▶ _Task objective_
Give every line of the records below as a JSON list of strings, one string per line, with blank lines left out. Leave the pictures out of the list.

▶ _Data in this exercise_
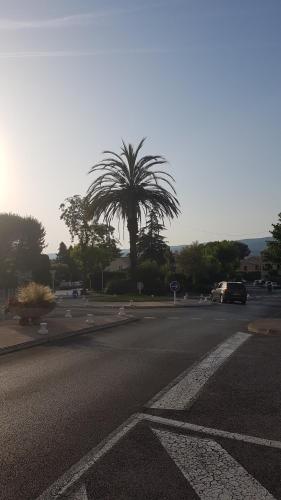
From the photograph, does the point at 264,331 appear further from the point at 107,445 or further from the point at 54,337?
the point at 107,445

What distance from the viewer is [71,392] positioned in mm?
8242

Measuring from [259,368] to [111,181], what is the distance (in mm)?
36039

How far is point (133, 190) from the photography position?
4488cm

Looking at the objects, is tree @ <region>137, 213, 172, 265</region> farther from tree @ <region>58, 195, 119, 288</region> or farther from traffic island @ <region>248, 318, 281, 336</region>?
traffic island @ <region>248, 318, 281, 336</region>

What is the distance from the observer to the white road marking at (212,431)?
18.9 ft

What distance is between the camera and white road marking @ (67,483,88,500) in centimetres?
431

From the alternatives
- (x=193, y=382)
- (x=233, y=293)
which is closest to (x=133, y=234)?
(x=233, y=293)

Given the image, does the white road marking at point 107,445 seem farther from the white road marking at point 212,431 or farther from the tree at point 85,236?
the tree at point 85,236

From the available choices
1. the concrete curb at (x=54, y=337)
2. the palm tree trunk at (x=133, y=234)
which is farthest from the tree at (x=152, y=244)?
the concrete curb at (x=54, y=337)

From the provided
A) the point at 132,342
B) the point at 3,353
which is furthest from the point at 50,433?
the point at 132,342

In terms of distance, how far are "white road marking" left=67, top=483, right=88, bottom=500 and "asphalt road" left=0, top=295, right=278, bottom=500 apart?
0.91 ft

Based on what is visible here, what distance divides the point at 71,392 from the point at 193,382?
2.04 m

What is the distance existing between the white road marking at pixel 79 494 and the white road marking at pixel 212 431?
2.00 metres

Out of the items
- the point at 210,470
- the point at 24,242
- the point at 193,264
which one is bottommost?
the point at 210,470
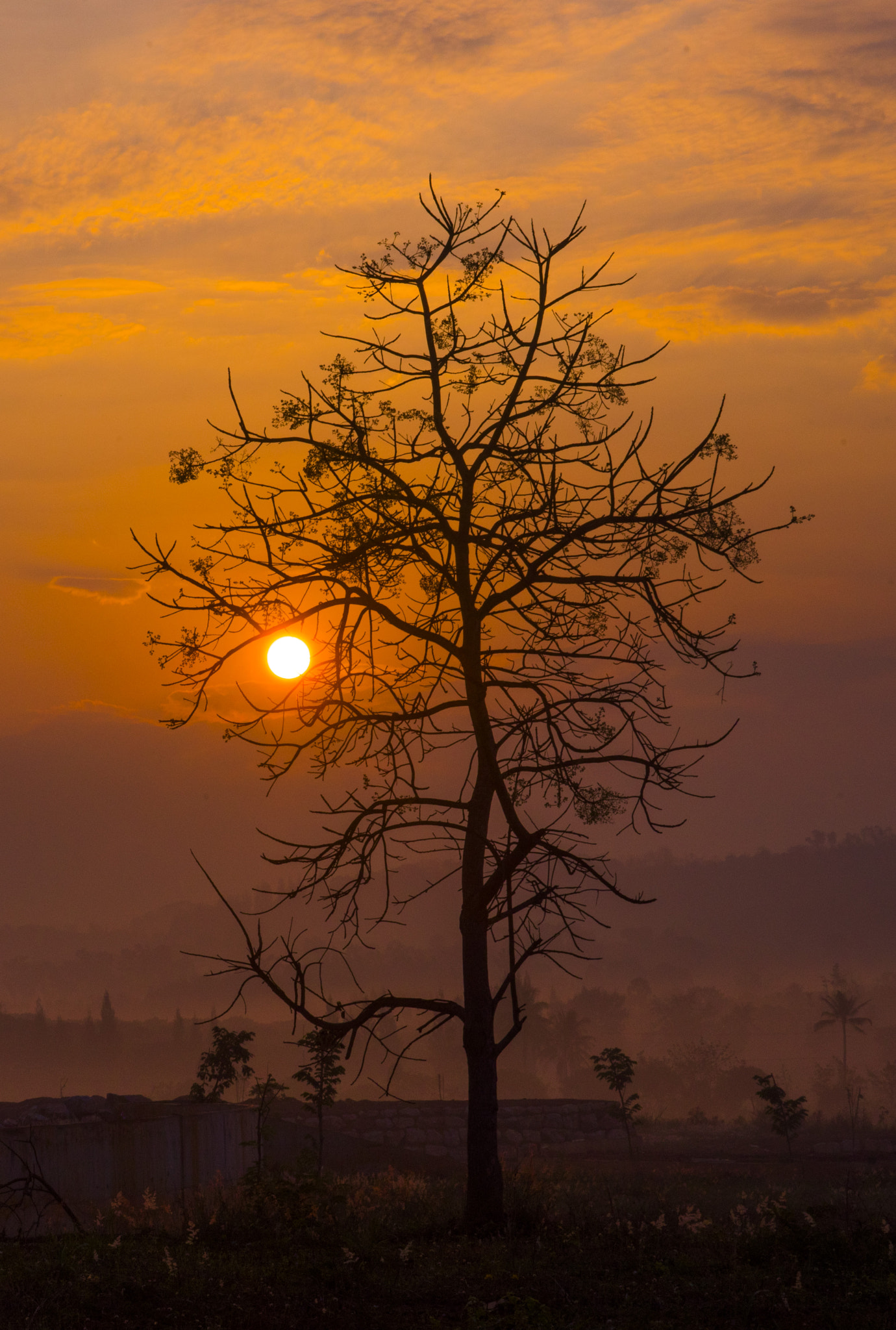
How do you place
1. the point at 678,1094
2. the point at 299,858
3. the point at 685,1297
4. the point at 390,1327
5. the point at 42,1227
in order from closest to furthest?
1. the point at 390,1327
2. the point at 685,1297
3. the point at 299,858
4. the point at 42,1227
5. the point at 678,1094

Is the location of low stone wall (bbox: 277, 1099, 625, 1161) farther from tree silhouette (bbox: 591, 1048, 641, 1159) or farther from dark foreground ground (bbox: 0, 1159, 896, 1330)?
dark foreground ground (bbox: 0, 1159, 896, 1330)

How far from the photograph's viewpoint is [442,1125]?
34.3 metres

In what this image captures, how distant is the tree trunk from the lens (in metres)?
9.84

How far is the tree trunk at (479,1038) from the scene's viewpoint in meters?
9.84

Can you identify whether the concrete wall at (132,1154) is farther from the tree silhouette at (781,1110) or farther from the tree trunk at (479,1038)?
the tree silhouette at (781,1110)

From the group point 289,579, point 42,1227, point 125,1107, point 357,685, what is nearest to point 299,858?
point 357,685

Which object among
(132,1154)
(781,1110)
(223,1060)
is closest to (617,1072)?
(781,1110)

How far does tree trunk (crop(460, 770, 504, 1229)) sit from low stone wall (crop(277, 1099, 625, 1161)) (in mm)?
23301

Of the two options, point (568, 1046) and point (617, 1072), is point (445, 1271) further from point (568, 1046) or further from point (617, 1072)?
point (568, 1046)

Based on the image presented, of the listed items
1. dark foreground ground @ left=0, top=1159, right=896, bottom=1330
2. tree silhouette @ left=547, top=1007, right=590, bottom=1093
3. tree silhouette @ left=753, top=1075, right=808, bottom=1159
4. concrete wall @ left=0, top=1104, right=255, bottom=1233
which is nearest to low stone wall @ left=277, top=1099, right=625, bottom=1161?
tree silhouette @ left=753, top=1075, right=808, bottom=1159

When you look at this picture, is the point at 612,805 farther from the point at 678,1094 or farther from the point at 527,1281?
the point at 678,1094

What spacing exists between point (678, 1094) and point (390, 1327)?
15942 cm

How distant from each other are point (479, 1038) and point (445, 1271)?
93.3 inches

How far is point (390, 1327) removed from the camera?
6855mm
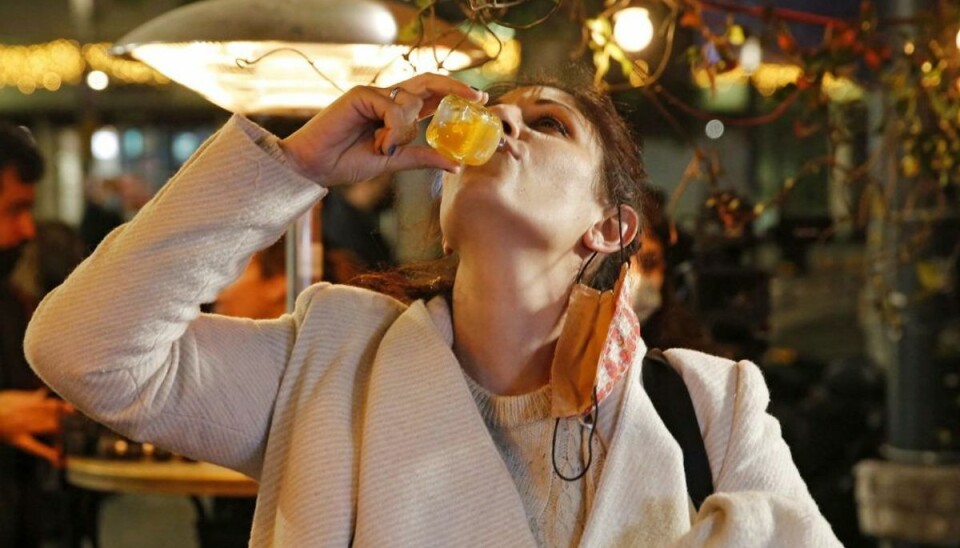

▶ _Finished exercise_
[
  "From the photograph, does the point at 264,331 appear further from the point at 107,445 or further from the point at 54,337?",
  "the point at 107,445",
  "What distance from the viewer is [71,392] positioned in mm?",
  "8242",
  "Measuring from [259,368] to [111,181], what is the distance (in mm)?",
  "36039",
  "How far is point (133, 190) from the photography position?",
  "4488cm",
  "Looking at the objects, is tree @ <region>137, 213, 172, 265</region> farther from tree @ <region>58, 195, 119, 288</region> or farther from traffic island @ <region>248, 318, 281, 336</region>?",
  "traffic island @ <region>248, 318, 281, 336</region>",
  "What is the distance from the observer to the white road marking at (212,431)?",
  "18.9 ft",
  "What distance is between the camera and white road marking @ (67,483,88,500) in centimetres?",
  "431",
  "From the alternatives",
  "- (x=193, y=382)",
  "- (x=233, y=293)",
  "which is closest to (x=133, y=234)?",
  "(x=233, y=293)",
  "Given the image, does the white road marking at point 107,445 seem farther from the white road marking at point 212,431 or farther from the tree at point 85,236?",
  "the tree at point 85,236",
  "From the available choices",
  "1. the concrete curb at (x=54, y=337)",
  "2. the palm tree trunk at (x=133, y=234)",
  "which is farthest from the tree at (x=152, y=244)?",
  "the concrete curb at (x=54, y=337)",
  "From the provided",
  "A) the point at 132,342",
  "B) the point at 3,353",
  "which is furthest from the point at 50,433?",
  "the point at 132,342",
  "In terms of distance, how far are \"white road marking\" left=67, top=483, right=88, bottom=500 and \"asphalt road\" left=0, top=295, right=278, bottom=500 apart?",
  "0.91 ft",
  "Based on what is visible here, what distance divides the point at 71,392 from the point at 193,382?",
  "2.04 m",
  "What is the distance existing between the white road marking at pixel 79 494 and the white road marking at pixel 212 431?",
  "2.00 metres",
  "Out of the items",
  "- the point at 210,470",
  "- the point at 24,242",
  "- the point at 193,264",
  "which one is bottommost?",
  "the point at 210,470",
  "How do you place",
  "1. the point at 678,1094",
  "2. the point at 299,858",
  "3. the point at 685,1297",
  "4. the point at 390,1327",
  "5. the point at 42,1227",
  "in order from closest to furthest?",
  "1. the point at 390,1327",
  "2. the point at 685,1297",
  "3. the point at 299,858",
  "4. the point at 42,1227",
  "5. the point at 678,1094",
  "Is the location of low stone wall (bbox: 277, 1099, 625, 1161) farther from tree silhouette (bbox: 591, 1048, 641, 1159) or farther from dark foreground ground (bbox: 0, 1159, 896, 1330)?",
  "dark foreground ground (bbox: 0, 1159, 896, 1330)",
  "How far from the photograph's viewpoint is [442,1125]?",
  "34.3 metres",
  "In what this image captures, how distant is the tree trunk from the lens (in metres)?",
  "9.84",
  "How far is the tree trunk at (479,1038) from the scene's viewpoint in meters?",
  "9.84",
  "Can you identify whether the concrete wall at (132,1154) is farther from the tree silhouette at (781,1110) or farther from the tree trunk at (479,1038)?",
  "the tree silhouette at (781,1110)",
  "From the group point 289,579, point 42,1227, point 125,1107, point 357,685, what is nearest to point 299,858?",
  "point 357,685",
  "Which object among",
  "(132,1154)",
  "(781,1110)",
  "(223,1060)",
  "is closest to (617,1072)?",
  "(781,1110)",
  "How far does tree trunk (crop(460, 770, 504, 1229)) sit from low stone wall (crop(277, 1099, 625, 1161)) (in mm)?",
  "23301",
  "Of the two options, point (568, 1046) and point (617, 1072), is point (445, 1271) further from point (568, 1046) or further from point (617, 1072)?",
  "point (568, 1046)",
  "Based on the image presented, of the listed items",
  "1. dark foreground ground @ left=0, top=1159, right=896, bottom=1330",
  "2. tree silhouette @ left=547, top=1007, right=590, bottom=1093",
  "3. tree silhouette @ left=753, top=1075, right=808, bottom=1159",
  "4. concrete wall @ left=0, top=1104, right=255, bottom=1233",
  "which is nearest to low stone wall @ left=277, top=1099, right=625, bottom=1161?",
  "tree silhouette @ left=753, top=1075, right=808, bottom=1159",
  "When you look at this picture, is the point at 612,805 farther from the point at 678,1094 or farther from the point at 527,1281?",
  "the point at 678,1094",
  "What spacing exists between point (678, 1094) and point (390, 1327)?",
  "15942 cm",
  "How distant from each other are point (479, 1038) and point (445, 1271)?",
  "93.3 inches",
  "How far is point (390, 1327) removed from the camera?",
  "6855mm"
]